* Begin SUPPLIED DATA *
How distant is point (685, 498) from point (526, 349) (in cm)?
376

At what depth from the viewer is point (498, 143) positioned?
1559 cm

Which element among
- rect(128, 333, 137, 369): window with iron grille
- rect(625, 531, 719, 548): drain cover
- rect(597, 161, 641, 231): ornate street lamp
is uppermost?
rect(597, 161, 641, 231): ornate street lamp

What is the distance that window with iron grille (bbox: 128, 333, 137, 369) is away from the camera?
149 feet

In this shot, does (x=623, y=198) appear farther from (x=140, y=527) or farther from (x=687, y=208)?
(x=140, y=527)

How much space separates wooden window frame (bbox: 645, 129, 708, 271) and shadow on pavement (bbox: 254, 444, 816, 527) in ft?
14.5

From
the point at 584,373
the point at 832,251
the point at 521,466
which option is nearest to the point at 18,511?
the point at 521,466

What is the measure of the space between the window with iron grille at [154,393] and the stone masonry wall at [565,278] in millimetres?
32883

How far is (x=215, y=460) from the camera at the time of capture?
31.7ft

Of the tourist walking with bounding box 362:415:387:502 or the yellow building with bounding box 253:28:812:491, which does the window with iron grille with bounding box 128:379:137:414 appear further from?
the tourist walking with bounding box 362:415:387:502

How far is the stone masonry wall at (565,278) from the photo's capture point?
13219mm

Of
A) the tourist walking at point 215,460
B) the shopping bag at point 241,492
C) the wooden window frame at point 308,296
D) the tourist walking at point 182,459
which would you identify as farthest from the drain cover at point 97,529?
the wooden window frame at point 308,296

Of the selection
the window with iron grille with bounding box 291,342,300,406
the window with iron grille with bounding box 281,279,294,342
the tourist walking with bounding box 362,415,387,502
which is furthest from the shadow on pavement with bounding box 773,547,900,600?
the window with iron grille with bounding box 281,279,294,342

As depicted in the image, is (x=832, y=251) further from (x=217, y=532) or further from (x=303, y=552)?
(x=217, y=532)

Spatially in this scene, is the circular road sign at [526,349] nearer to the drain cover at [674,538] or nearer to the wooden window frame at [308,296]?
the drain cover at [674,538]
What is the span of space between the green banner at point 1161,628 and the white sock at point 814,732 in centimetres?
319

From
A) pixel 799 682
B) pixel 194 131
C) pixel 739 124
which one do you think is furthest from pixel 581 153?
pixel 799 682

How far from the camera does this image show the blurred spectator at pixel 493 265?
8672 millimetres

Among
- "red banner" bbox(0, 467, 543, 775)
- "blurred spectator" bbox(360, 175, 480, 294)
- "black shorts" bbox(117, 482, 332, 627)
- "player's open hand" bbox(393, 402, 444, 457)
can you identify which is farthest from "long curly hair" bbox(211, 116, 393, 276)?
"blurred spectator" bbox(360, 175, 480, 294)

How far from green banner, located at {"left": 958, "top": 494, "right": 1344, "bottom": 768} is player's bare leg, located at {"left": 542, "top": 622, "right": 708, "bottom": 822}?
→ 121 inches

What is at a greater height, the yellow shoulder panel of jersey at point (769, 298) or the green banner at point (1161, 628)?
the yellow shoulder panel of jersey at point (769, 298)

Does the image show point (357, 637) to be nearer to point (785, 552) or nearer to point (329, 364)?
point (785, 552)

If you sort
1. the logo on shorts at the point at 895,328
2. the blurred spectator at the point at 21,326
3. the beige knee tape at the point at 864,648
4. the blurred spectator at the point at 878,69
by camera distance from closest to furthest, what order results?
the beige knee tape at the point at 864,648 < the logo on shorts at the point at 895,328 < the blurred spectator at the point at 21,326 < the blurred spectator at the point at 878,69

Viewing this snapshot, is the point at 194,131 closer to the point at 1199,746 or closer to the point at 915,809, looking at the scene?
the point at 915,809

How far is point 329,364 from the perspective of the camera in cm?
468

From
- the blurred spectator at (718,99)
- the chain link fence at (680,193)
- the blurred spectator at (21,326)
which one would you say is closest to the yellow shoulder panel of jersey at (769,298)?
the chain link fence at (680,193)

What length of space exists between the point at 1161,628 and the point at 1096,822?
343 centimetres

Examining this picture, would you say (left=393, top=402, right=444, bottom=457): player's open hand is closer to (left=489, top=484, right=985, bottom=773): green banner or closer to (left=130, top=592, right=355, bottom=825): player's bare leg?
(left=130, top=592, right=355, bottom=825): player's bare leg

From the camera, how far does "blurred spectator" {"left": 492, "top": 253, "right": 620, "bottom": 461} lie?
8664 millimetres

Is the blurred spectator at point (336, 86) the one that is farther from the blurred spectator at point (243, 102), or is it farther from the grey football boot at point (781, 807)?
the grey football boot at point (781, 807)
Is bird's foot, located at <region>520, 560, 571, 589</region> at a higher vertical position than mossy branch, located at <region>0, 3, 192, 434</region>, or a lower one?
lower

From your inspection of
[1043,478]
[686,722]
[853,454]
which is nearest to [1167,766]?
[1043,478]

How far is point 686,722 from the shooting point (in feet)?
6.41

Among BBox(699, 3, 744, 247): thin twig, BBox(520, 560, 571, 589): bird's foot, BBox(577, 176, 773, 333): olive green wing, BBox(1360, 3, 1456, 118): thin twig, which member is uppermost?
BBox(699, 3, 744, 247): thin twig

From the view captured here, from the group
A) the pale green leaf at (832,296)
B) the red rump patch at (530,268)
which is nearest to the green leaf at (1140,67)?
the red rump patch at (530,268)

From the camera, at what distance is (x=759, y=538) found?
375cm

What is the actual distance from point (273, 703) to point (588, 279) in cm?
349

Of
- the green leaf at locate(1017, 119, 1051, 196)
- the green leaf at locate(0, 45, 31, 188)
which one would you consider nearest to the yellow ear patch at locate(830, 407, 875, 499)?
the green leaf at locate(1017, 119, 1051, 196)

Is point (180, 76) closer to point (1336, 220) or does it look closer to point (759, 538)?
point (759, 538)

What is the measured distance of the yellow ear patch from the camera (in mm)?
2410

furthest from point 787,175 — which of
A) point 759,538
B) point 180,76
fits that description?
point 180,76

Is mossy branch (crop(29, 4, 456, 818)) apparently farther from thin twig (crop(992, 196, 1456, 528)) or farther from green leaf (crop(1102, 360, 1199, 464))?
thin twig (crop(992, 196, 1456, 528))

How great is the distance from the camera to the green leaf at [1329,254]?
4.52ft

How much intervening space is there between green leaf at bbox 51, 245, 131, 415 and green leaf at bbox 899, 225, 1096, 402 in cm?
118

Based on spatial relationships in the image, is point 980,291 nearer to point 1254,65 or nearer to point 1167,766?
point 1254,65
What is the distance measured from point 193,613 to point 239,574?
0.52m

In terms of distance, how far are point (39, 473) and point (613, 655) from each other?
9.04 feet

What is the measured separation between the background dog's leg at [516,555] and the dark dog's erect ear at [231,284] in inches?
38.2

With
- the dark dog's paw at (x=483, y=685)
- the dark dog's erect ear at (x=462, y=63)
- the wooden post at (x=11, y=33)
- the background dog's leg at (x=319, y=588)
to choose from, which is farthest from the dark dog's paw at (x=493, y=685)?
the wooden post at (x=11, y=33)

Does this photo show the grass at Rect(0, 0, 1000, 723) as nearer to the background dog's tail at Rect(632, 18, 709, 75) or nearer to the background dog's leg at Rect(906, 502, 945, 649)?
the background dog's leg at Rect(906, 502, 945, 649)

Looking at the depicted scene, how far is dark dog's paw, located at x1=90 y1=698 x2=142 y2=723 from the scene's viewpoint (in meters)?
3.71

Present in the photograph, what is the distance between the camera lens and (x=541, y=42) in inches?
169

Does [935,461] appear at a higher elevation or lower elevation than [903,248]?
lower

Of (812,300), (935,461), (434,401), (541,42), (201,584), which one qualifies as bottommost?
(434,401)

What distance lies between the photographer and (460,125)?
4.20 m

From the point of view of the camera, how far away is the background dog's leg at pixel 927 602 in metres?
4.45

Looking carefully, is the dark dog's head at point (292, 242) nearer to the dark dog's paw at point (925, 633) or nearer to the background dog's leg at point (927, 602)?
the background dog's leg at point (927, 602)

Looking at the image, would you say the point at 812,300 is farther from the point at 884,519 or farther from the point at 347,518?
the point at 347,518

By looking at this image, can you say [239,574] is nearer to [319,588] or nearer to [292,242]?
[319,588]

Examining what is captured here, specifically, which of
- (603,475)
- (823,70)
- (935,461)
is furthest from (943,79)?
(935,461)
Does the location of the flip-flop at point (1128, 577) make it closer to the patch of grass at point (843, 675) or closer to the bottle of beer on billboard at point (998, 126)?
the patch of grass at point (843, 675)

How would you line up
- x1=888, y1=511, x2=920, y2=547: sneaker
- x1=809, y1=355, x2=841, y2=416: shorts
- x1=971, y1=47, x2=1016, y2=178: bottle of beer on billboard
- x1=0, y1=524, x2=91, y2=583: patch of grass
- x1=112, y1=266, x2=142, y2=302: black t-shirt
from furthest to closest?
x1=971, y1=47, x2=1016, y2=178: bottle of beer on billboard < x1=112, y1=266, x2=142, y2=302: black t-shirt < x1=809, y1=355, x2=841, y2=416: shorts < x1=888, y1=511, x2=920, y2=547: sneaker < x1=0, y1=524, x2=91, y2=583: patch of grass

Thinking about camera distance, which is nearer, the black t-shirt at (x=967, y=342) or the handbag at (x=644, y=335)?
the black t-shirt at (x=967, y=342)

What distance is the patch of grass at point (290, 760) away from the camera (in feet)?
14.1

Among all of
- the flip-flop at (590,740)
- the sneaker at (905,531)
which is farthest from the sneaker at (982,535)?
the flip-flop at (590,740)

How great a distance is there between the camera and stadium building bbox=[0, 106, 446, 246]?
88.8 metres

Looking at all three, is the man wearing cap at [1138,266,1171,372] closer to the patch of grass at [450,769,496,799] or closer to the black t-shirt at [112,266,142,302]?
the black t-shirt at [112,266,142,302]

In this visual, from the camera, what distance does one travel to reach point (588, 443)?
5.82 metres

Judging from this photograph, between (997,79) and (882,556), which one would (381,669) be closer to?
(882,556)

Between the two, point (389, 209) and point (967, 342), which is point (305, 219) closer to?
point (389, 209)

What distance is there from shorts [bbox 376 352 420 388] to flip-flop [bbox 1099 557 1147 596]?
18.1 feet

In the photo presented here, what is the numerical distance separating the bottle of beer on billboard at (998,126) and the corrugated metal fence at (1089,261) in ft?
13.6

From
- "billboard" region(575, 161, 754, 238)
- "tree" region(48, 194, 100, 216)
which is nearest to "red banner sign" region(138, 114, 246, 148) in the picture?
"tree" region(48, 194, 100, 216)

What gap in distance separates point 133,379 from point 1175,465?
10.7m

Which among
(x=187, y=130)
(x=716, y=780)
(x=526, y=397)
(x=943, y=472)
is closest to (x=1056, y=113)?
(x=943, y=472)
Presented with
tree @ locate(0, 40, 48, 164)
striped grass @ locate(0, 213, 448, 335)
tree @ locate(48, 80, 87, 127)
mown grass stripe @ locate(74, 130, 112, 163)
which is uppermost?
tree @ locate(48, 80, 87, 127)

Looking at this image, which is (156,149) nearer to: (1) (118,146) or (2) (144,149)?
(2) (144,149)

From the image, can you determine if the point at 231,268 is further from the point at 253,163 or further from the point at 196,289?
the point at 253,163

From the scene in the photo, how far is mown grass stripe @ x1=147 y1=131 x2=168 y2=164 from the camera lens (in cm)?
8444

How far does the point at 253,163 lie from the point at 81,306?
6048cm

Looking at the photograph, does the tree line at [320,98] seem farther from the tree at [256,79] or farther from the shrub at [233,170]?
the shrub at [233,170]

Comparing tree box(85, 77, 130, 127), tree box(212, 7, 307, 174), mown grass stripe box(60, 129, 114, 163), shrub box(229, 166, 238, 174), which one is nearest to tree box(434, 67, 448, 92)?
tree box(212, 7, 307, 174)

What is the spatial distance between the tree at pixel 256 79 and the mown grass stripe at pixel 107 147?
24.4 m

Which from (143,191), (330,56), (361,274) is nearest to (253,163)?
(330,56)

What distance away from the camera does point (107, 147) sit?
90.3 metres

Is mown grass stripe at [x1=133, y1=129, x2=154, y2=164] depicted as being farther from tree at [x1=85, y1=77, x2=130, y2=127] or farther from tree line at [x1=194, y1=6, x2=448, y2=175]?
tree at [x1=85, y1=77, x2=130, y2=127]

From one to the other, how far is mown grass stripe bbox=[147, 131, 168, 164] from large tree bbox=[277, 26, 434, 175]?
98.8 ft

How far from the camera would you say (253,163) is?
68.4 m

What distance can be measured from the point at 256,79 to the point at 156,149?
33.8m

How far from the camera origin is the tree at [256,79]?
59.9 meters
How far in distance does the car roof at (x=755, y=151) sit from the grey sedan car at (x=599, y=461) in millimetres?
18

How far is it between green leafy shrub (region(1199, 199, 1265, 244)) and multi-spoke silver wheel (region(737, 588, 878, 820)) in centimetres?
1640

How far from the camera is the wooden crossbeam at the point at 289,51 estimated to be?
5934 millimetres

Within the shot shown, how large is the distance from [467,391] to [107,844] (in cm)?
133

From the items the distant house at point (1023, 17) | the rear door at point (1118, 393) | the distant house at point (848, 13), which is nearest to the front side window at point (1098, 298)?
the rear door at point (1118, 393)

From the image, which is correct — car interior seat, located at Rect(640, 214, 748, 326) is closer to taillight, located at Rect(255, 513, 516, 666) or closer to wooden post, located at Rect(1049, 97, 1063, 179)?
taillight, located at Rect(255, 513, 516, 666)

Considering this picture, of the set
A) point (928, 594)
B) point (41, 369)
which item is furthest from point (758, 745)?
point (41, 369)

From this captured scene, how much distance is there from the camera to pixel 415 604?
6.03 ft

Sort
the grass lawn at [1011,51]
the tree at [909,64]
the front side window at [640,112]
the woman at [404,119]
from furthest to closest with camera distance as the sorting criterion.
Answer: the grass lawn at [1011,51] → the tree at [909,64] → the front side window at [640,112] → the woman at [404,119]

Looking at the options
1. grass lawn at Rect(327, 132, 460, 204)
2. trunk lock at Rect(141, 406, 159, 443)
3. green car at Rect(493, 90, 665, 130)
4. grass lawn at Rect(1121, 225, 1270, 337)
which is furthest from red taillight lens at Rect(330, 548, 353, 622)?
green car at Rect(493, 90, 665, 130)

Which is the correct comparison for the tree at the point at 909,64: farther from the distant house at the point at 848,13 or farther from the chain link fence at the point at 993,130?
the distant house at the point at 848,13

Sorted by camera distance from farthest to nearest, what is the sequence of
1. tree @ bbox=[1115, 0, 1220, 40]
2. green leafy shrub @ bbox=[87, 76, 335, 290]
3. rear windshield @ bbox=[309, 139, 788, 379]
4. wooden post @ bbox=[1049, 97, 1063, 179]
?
* End SUPPLIED DATA *
YOUR GOAL:
Please copy out, word for word, the part of the records that opens with the line containing "How far is point 329,364" and closes with the line containing "8664 millimetres", including both of those lines.

SOLVED EXERCISE:
How far is point 329,364 from the perspective of the camera in cm?
468

From
- the blurred spectator at (718,99)
- the chain link fence at (680,193)
- the blurred spectator at (21,326)
which one would you say is closest to the yellow shoulder panel of jersey at (769,298)?
the chain link fence at (680,193)

What length of space exists between the point at 1161,628 and the point at 1096,822?
343 centimetres

Examining this picture, would you say (left=393, top=402, right=444, bottom=457): player's open hand is closer to (left=489, top=484, right=985, bottom=773): green banner or closer to (left=130, top=592, right=355, bottom=825): player's bare leg?
(left=130, top=592, right=355, bottom=825): player's bare leg

From the camera, how far does "blurred spectator" {"left": 492, "top": 253, "right": 620, "bottom": 461} lie?
8664 millimetres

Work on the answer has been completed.